Tests on hardened cement
In order to evaluate the properties in the hardened state of the different cementitious formulations, both in the presence and in the absence of the resin, a series of tests are carried out to determine the mechanical strengths, the porous structure, the absorption of water and the retraction of the material.
IRINEMA carries out the tests in the hardened state at the IETcc facilities.
Flexural and compressive strengths
The objective of these tests is to determine the mechanical properties of the cementitious materials that are being developed in relation to the stresses and deformations that they may undergo in order to obtain their working limits.
The bending or flexural test is carried out at 3 points, two parallel supports for the specimen and a bending point that applies the load on the specimen at the central point between the supports. After this, the compression test was carried out on each of the half specimens obtained. In the compression test, external loads are applied to the entire surface of both faces of the sample until it breaks. In both cases, the tests have been carried out in accordance with the UNE 196-1 standard “Cement test methods. Part 1: Determination of resistance”.
Pore volume and distribution
Pore volume and distribution of pores were determined through the mercury intrusion porosimetry method (MIP), using a Micromeritics Autopore IV 9500 porosimeter.
MIP is a technique that, by applying pressure, mercury enters into the pores of the solid. The value of the volume of mercury intruded allows the calculation of the area, pore size distribution, porosity percentage of the material, and real and apparent densities. Identifying the porosity and pore structure of the materials provides information about its transport capabilities.
Water absorption by capillarity
The coefficient of water absorption by capillarity (k) is determined through the UNE 83982-2008 standard: “Durability of concrete.
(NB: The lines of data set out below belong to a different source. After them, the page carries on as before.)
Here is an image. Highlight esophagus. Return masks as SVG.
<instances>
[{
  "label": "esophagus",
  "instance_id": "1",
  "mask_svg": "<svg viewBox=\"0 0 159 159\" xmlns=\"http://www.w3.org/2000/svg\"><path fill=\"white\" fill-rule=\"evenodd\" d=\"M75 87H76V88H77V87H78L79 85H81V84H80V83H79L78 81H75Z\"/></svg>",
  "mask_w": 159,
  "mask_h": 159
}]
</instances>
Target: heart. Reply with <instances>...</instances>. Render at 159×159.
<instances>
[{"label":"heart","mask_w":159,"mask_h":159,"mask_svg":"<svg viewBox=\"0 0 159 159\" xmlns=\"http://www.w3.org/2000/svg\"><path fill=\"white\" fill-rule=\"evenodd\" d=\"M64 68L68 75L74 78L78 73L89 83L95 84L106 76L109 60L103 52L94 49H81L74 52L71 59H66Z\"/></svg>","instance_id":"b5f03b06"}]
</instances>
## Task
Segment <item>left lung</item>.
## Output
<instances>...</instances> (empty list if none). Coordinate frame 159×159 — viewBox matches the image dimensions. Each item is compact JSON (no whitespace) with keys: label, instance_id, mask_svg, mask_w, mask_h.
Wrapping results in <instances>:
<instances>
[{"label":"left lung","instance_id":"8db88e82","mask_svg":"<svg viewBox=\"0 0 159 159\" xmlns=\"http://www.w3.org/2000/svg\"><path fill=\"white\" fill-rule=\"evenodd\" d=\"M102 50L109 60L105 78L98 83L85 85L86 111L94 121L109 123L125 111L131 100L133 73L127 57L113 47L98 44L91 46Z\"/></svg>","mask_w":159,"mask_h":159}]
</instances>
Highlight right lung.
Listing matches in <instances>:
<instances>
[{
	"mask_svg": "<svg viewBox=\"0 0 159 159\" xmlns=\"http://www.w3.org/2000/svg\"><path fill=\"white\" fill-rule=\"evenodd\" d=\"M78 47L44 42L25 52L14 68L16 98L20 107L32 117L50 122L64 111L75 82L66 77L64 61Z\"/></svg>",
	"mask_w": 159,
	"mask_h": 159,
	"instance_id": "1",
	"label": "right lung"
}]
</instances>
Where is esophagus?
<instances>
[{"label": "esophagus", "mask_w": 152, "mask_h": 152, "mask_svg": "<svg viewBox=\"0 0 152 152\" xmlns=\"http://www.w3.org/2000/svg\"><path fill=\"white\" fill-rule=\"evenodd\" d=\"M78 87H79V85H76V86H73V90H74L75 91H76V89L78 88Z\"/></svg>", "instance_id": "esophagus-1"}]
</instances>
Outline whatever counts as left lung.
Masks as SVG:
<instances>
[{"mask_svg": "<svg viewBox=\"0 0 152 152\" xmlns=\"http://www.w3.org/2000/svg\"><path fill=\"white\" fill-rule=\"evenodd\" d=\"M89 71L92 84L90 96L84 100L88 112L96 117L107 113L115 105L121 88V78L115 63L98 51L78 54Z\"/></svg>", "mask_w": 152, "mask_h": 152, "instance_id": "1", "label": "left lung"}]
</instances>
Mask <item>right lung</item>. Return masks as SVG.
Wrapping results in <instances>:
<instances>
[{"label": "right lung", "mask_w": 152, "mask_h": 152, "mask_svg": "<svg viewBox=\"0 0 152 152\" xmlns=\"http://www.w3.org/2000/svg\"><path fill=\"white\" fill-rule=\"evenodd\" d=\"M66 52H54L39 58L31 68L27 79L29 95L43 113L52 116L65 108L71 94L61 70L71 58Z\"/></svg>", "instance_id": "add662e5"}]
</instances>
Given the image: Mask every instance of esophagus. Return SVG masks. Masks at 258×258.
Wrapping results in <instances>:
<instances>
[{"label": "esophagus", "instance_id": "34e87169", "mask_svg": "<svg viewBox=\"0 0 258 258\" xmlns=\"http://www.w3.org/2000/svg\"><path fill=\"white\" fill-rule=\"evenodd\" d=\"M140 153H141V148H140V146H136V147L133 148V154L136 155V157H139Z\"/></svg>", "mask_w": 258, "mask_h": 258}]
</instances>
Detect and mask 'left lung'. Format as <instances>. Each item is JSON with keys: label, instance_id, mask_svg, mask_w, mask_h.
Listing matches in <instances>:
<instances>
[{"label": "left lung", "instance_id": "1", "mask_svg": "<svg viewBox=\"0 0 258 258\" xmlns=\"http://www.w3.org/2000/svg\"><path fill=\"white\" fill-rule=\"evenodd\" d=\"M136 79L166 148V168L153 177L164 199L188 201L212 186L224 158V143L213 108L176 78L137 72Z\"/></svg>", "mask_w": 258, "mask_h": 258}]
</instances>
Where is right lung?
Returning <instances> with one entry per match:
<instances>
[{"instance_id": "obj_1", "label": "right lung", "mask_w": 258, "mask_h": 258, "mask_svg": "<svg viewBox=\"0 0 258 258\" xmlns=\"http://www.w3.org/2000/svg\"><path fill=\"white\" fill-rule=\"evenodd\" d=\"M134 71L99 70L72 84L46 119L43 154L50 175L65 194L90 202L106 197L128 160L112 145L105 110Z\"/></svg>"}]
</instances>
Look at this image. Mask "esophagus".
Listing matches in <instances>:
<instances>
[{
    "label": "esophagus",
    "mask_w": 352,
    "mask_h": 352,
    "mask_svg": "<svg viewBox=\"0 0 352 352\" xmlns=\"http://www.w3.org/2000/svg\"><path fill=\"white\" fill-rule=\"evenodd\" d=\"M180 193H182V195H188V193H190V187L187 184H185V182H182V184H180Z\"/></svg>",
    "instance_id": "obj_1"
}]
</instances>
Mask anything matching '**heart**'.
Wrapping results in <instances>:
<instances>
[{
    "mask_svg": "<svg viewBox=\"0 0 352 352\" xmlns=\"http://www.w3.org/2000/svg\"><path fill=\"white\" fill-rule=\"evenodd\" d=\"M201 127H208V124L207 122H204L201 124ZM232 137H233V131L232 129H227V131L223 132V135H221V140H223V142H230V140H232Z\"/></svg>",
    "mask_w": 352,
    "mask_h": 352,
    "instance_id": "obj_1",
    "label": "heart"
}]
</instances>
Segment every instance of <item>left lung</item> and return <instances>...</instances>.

Test methods. Determination of water absorption by capillarity of hardened concrete. Fargelund method”. This value depends on the interconnection of the existing pore network inside the material.
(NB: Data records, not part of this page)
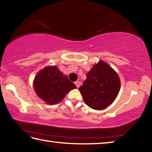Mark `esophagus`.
<instances>
[{
    "label": "esophagus",
    "instance_id": "1",
    "mask_svg": "<svg viewBox=\"0 0 152 152\" xmlns=\"http://www.w3.org/2000/svg\"><path fill=\"white\" fill-rule=\"evenodd\" d=\"M74 84H76V87L77 88H79L80 87V82H79V81H76V82H74Z\"/></svg>",
    "mask_w": 152,
    "mask_h": 152
}]
</instances>
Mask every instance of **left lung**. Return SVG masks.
Instances as JSON below:
<instances>
[{"mask_svg": "<svg viewBox=\"0 0 152 152\" xmlns=\"http://www.w3.org/2000/svg\"><path fill=\"white\" fill-rule=\"evenodd\" d=\"M121 88L119 75L102 60L94 64L79 91L84 101L94 110H102L111 104Z\"/></svg>", "mask_w": 152, "mask_h": 152, "instance_id": "obj_1", "label": "left lung"}]
</instances>
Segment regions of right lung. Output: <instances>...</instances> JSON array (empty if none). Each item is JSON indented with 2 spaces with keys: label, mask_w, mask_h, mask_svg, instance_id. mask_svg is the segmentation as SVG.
<instances>
[{
  "label": "right lung",
  "mask_w": 152,
  "mask_h": 152,
  "mask_svg": "<svg viewBox=\"0 0 152 152\" xmlns=\"http://www.w3.org/2000/svg\"><path fill=\"white\" fill-rule=\"evenodd\" d=\"M36 94L48 104L59 103L76 86L64 75L56 66H47L38 72L33 80Z\"/></svg>",
  "instance_id": "add662e5"
}]
</instances>
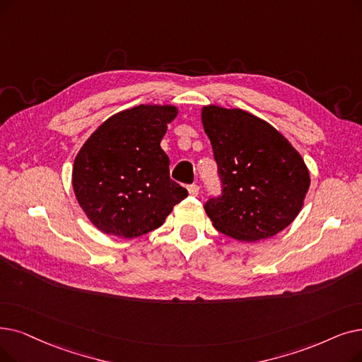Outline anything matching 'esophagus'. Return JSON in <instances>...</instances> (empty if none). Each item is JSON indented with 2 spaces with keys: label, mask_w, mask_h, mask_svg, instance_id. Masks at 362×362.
I'll return each instance as SVG.
<instances>
[{
  "label": "esophagus",
  "mask_w": 362,
  "mask_h": 362,
  "mask_svg": "<svg viewBox=\"0 0 362 362\" xmlns=\"http://www.w3.org/2000/svg\"><path fill=\"white\" fill-rule=\"evenodd\" d=\"M187 192H189L191 197H197L199 194V186L198 185H189V186H187Z\"/></svg>",
  "instance_id": "esophagus-1"
}]
</instances>
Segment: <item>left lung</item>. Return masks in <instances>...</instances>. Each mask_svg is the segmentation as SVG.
<instances>
[{
    "label": "left lung",
    "instance_id": "left-lung-1",
    "mask_svg": "<svg viewBox=\"0 0 362 362\" xmlns=\"http://www.w3.org/2000/svg\"><path fill=\"white\" fill-rule=\"evenodd\" d=\"M201 121L222 180V195L204 206L213 226L245 243L286 229L310 185L302 155L269 122L243 109L204 106Z\"/></svg>",
    "mask_w": 362,
    "mask_h": 362
}]
</instances>
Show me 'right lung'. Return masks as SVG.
<instances>
[{
  "mask_svg": "<svg viewBox=\"0 0 362 362\" xmlns=\"http://www.w3.org/2000/svg\"><path fill=\"white\" fill-rule=\"evenodd\" d=\"M173 105H139L107 118L76 153L72 186L78 204L99 230L136 238L160 228L187 197L170 179L160 144L177 117Z\"/></svg>",
  "mask_w": 362,
  "mask_h": 362,
  "instance_id": "1",
  "label": "right lung"
}]
</instances>
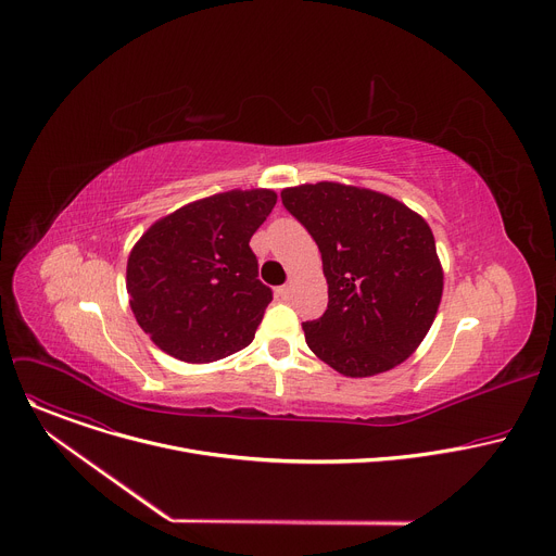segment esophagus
Instances as JSON below:
<instances>
[{"instance_id":"esophagus-1","label":"esophagus","mask_w":556,"mask_h":556,"mask_svg":"<svg viewBox=\"0 0 556 556\" xmlns=\"http://www.w3.org/2000/svg\"><path fill=\"white\" fill-rule=\"evenodd\" d=\"M277 294L286 301V299H290V294H292V286L290 283H283V286H279L277 288Z\"/></svg>"}]
</instances>
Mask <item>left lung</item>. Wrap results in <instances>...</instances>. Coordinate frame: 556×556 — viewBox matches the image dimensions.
<instances>
[{
    "instance_id": "obj_1",
    "label": "left lung",
    "mask_w": 556,
    "mask_h": 556,
    "mask_svg": "<svg viewBox=\"0 0 556 556\" xmlns=\"http://www.w3.org/2000/svg\"><path fill=\"white\" fill-rule=\"evenodd\" d=\"M281 202L321 251L328 309L303 324L307 348L363 378L412 356L442 299L429 224L389 195L337 182L283 189Z\"/></svg>"
}]
</instances>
This parameter is determined by periodically measuring the weight gain of a specimen in contact with a 5 mm high layer of water.
Drying shrinkage is the long-term volume change of concrete caused by moisture loss over time in its hardened state. The determination of the linear drying shrinkage or contraction and the linear swelling or expansion in water is carried out in accordance with the UNE 80112-2016 standard: “Cement test methods. Physical tests. Determination of the drying shrinkage and the swelling in water.
The length variation (shrinkage or swelling) of each specimen is measured at different times with a digital length comparator. To enable their measurement, the prismatic specimens have two contact points inserted in the center of the lateral surfaces.